Text shown –
Personal information
- Full name: Keelin Winters Pattillo
- Birth name: Keelin Mary Winters
- Date of birth: December 9, 1988 (age 37)
- Place of birth: Cleveland, Ohio, United States
- Height: 5 ft 8 in (1.73 m)
- Position: Defensive midfielder

Youth career
- 2001–2004: Mustang Blast
- 2004–2007: Real Colorado

College career
- Years: Team / Apps / (Gls)
- 2007–2010: Portland Pilots

Senior career*
- Years: Team / Apps / (Gls)
- 2006–2008: Colorado Rush / 16 / (2)
- 2011: Boston Breakers / 19 / (4)
- 2012: Seattle Sounders / 8 / (1)
- 2012: 1. FFC Turbine Potsdam / 9 / (2)
- 2013–2016: Seattle Reign FC / 87 / (6)
- 2014–2016: → Western Sydney Wanderers (loan) / 23 / (7)

International career
- 2008: United States U20
- 2010–2011: United States U23

= Keelin Winters =

Association football player (born 1988)

Keelin Winters Pattillo (born Keelin Mary Winters; December 9, 1988) is an American retired soccer defensive midfielder who last played for the Seattle Reign FC of the National Women's Soccer League (NWSL), a team she captained to two consecutive NWSL Shield wins. She previously played for 1. FFC Turbine Potsdam in the Frauen-Bundesliga, Boston Breakers in Women's Professional Soccer, the Seattle Sounders of the American USL W-League, and Western Sydney Wanderers in the Australian W-League With Turbine Potsdam, she competed in three games of the 2012–13 UEFA Women's Champions League helping lift the team to the Round of 16. She played collegiate soccer for the University of Portland and was named West Coast Conference (WCC) Player of the Year in 2010.

Winters represented the United States on the U-20 and U-23 national teams. She was a member of the senior national team's player pool and was allocated by U.S. Soccer during the NWSL Player Allocation, but did not play during an official international match. In 2008, Winters captained the U-20 team to win gold at the 2008 FIFA U-20 Women's World Cup in Chile and scored the game-winning goal in the quarterfinal match against England.

Provided material –
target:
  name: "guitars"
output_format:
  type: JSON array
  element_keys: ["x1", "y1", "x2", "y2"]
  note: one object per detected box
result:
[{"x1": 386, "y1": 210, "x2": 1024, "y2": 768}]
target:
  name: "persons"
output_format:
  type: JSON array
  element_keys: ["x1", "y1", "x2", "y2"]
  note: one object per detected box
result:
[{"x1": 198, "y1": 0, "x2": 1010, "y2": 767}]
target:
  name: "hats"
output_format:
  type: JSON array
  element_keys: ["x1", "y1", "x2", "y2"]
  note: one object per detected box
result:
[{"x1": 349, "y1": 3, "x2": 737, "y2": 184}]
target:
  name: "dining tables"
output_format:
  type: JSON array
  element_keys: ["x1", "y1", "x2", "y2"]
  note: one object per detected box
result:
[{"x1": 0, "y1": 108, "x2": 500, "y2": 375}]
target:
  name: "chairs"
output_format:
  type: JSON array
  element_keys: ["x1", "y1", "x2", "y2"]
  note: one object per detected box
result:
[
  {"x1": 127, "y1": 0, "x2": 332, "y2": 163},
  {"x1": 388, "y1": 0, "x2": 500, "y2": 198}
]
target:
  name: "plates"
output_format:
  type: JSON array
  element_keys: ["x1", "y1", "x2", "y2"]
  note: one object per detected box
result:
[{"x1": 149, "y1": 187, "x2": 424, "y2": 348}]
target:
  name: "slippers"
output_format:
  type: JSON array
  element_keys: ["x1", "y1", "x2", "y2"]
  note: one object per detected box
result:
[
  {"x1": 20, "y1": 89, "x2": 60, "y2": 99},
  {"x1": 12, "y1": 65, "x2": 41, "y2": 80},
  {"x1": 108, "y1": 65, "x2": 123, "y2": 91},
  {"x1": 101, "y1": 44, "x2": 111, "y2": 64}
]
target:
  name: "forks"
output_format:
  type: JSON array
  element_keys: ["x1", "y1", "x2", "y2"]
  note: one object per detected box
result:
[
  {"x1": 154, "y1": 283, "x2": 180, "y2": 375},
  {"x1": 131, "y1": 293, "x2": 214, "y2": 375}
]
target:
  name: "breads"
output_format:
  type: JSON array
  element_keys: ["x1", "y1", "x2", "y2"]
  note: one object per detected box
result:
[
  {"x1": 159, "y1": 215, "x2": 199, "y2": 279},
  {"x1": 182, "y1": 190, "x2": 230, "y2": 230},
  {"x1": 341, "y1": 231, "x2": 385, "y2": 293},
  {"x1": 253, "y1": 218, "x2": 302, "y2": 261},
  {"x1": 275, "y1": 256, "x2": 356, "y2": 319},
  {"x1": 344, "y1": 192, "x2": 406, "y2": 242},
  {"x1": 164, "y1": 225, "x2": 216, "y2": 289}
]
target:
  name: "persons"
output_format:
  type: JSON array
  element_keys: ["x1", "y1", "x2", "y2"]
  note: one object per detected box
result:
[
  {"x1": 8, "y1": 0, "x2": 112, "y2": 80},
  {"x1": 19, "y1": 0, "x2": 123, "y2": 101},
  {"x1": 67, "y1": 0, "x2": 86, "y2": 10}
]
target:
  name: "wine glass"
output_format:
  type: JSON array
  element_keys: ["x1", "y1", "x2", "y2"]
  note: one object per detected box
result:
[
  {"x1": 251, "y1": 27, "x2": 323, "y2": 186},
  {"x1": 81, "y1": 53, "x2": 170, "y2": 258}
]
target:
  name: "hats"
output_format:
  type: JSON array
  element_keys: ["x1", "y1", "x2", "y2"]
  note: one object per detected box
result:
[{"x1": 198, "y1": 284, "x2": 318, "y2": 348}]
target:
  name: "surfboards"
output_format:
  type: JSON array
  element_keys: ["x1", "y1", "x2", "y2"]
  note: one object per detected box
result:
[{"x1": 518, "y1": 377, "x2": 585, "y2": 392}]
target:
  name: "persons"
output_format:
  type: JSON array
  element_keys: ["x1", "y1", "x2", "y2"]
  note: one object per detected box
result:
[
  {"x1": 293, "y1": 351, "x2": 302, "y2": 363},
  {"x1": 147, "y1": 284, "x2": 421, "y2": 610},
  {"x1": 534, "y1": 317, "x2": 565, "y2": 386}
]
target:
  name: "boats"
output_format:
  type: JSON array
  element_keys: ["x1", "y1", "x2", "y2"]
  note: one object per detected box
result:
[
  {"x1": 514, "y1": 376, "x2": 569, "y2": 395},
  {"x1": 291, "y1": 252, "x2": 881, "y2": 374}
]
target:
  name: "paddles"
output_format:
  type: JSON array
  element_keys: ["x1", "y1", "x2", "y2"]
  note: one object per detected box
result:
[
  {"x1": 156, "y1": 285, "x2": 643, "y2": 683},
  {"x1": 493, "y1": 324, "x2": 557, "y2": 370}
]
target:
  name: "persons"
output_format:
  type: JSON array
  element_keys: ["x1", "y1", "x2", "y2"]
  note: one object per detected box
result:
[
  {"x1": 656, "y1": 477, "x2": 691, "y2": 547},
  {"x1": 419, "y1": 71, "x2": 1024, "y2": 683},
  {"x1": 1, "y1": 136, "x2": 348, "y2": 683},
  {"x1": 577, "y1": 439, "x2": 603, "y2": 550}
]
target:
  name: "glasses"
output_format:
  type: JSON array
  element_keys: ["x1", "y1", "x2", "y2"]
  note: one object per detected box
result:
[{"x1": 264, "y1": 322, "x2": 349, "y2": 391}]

Explore the material –
[A] Repeat from the Keelin Winters profile the passage that begins at the words "- 2013–2016: Seattle" and stops after "player (born 1988)".
[B] List every team named under "Senior career" in the Keelin Winters profile.
Nothing asked here depends on the items.

Solution list –
[A]
- 2013–2016: Seattle Reign FC / 87 / (6)
- 2014–2016: → Western Sydney Wanderers (loan) / 23 / (7)

International career
- 2008: United States U20
- 2010–2011: United States U23

= Keelin Winters =

Association football player (born 1988)

[B]
- Colorado Rush
- Boston Breakers
- Seattle Sounders
- 1. FFC Turbine Potsdam
- Seattle Reign FC
- Western Sydney Wanderers